DOCUMENT TEXT
┌──

African-Americans abandoned any doubts they had about whether to support the party of Lincoln or the party of Lyndon B. Johnson when he and a Democratic Congress were seen as responsible for the passage of the Civil Rights Act of 1964 and the Voting Rights Act of 1965.

While there were Republicans like Sen. Everett Dirksen who were important to the coalition behind the passage of the program, there was no mistaking that these were Democratic bills.

Johnson’s commitment to the legislation counteracted decades of opposition from Southerners, most of whom would bolt to the GOP in the decades the followed. Similarly, millions of elderly Americans were thrilled and appreciative of the protections provided by Medicare and Medicaid. The key to expanding the coalition revolved around policy, not personality.

How GOP presidents have won over voters

Republican presidents since the 1960s have done the same. Until his resignation in 1974, Richard Nixon, re-elected to a sweeping victory in 1972, was able to expand support for the GOP through a combination of law and order programs that appealed to the white backlash against civil rights and his grudging acceptance of some liberal initiatives that softened his image with moderates. He won widespread support, except from the Republican right, for his foreign policy of détente that offered a new approach to dealing with communist super powers.

Ronald Reagan did the same with an agenda of tax cuts, deregulation, and a vigorous approach to combating communism, all of which helped to win over voters from the Democratic Party. Republicans also benefited with their appeal to the backlash against certain liberal policies such as environmentalism and affirmative action.

Of course, Ronald Reagan’s personal popularity was hugely important; but it was his policies that were key to building the electoral coalition that would thrive for several decades.

We saw the same with George W. Bush and the Republican Congress after 2002 who offered a combination of anti-terrorism programs, federal education initiatives, economic and environmental deregulation and health care benefits for the elderly (with the expansion of Medicare) that solidified the Republicans hold on government.

└──

WHAT YOU WILL DO
In the passage on how presidents built electoral coalitions, which Republican senator is named as important to the coalition that passed the civil rights bills?

GIVEN ENTRIES
┌──

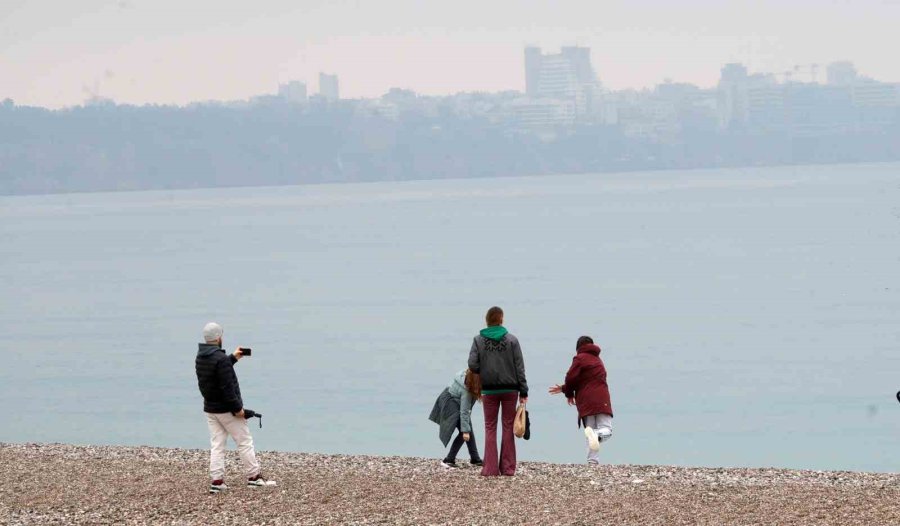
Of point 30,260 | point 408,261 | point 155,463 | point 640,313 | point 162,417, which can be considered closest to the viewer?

└──
┌──

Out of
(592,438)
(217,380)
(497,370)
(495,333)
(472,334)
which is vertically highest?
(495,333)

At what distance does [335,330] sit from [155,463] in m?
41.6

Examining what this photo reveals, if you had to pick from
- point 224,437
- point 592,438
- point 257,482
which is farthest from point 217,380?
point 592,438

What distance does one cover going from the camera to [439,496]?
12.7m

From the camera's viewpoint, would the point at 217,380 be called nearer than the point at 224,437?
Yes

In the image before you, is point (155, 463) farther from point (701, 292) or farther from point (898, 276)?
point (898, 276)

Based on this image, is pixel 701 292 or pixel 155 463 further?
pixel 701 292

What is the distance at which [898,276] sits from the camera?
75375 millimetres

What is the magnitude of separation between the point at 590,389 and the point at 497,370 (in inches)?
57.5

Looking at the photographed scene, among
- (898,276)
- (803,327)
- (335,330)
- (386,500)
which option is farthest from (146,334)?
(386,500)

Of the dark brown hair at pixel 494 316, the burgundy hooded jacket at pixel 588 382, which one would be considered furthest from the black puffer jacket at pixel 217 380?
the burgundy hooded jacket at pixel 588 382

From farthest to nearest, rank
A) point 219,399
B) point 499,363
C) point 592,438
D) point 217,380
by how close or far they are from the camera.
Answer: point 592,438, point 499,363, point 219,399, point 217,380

└──

REPLY
Sen. Everett Dirksen